Obama demostró ya en otras ocasiones su capacidad para revertir con un vibrante discurso el rumbo de los acontecimientos. Necesita hacerlo hoy, el día más importante de su carrera y el que cierra una convención que no fue el paseo triunfal hacia la coronación con el que los demócratas contaban hasta hace pocas semanas.

De hecho, la nominación de Obama se produce justo un día después de que el candidato republicano, John McCain, se pusiera delante, por primera vez, por dos puntos en el sondeo diario que realiza la empresa encuestadora Gallup.

Esa encuesta fue hecha antes de la intervención de Clinton el martes y no incluye, por tanto, el efecto que eso ha tenido entre los demócratas que hasta ahora se resistían a aceptar el resultado de las primarias.

Pero aunque el sondeo en sí no sea lo más significativo, sí lo es la dificultad de la convención demócrata para expandir un mensaje ganador entre los votantes.
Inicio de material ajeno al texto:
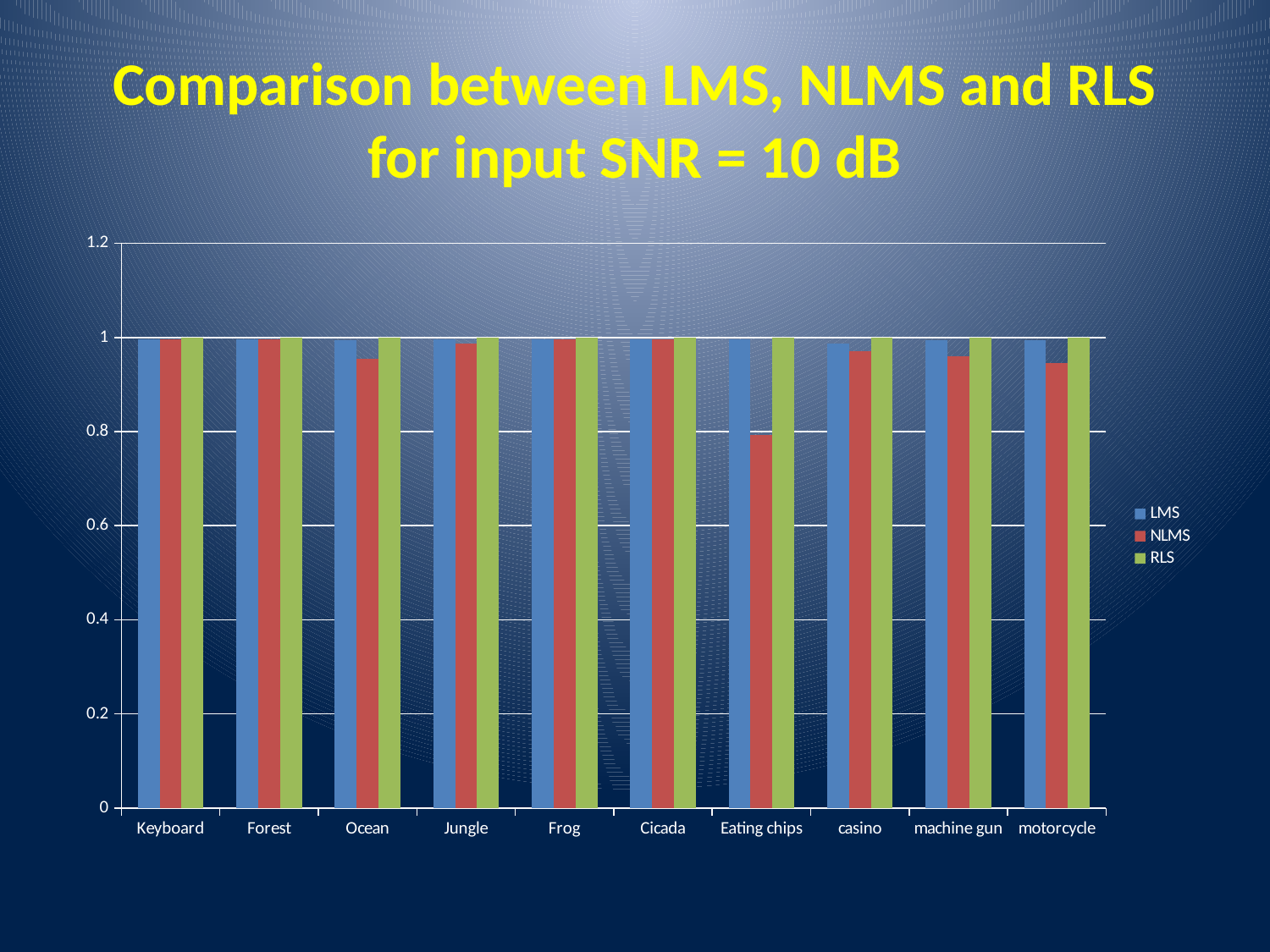
For which category is the NLMS value lowest? Eating chips Which is larger, the NLMS value for Ocean or the NLMS value for Eating chips? Ocean Which is larger for Eating chips, the NLMS value or the RLS value? RLS What is the title of the chart on the slide? Comparison between LMS, NLMS and RLS for input SNR = 10 dB Which series is shown in red in the chart? NLMS How many categories are shown along the x axis of the chart? 10 How many series does the chart's legend list? 3 Is the NLMS value for Eating chips greater or less than 1? less Is the NLMS value for Ocean greater or less than 0.8? greater Is the RLS value for motorcycle greater or less than 0.8? greater What kind of chart is shown on the slide? bar chart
En los dos últimos días se fueron corrigiendo errores y esta asamblea llega a su final en mejor tono del que empezó.

El tono mejoró, sobre todo, porque Hillary Clinton -y Bill Clinton, que intervino en la noche de ayer- cumplió con el único papel que le correspondía en esta reunión e hizo un inequívoco, aunque no apasionado, mensaje de unidad.

"Barack Obama es mi candidato y tiene que ser nuestro presidente", dijo. Ante las dudas provocadas por la propaganda republicana sobre si los demócratas acertaron en su elección, hubiera ayudado más decir que Obama es el mejor candidato posible. Pero no lo dijo.
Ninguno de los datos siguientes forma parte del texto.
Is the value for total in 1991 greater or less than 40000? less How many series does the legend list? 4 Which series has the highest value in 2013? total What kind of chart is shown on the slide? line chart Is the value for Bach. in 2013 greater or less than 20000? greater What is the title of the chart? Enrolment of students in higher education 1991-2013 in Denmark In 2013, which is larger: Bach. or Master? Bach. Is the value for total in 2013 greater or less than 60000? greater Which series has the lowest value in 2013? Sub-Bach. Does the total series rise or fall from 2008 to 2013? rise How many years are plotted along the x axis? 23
"Tanto si votaron por mí o por Barack, éste es el momento de unirnos como un único partido con un único propósito. Estamos en el mismo equipo y ninguno puede quedarse al costado de la cancha", indicó.

Muchos de los que la escuchaban hubieran añadido un punto más de emoción a esas palabras y algún que otro elogio al candidato.

Pero para los responsables de la candidatura de Obama eso es suficiente y prefieren dejar este conflicto atrás y centrarse en derrotar a McCain.

La noche más importante del senador por Illinois

Una historia americana es lo que Obama necesita contarles hoy a sus compatriotas para responder al desconocimiento o las dudas sobre su candidatura. En los últimos días, Obama ha sido ante el público el que los republicanos han dicho que era: un extraño, un inexperto y un liberal. Obama capturó la atención nacional hace cuatro años con su famoso discurso sobre el final de los Estados rojos (el color republicano) y los Estados azules (el color demócrata). Es muy posible que vuelva a ese argumento la noche de hoy, su gran noche, su primer discurso en directo ante todas las cadenas de televisión en horario estelar, que coincide con el 45º aniversario del célebre discurso de Martin Luther King I Have a Dream (Tengo un sueño). Será la primera vez que muchos norteamericanos vean su cara, la primera vez que presten atención a lo que tiene que proponerles. Es un reto gigantesco. Nunca antes había aparecido en esa pantalla un candidato negro. Es una ocasión histórica, a veces distorsionada por la vanidad o las tensiones de la pequeña política.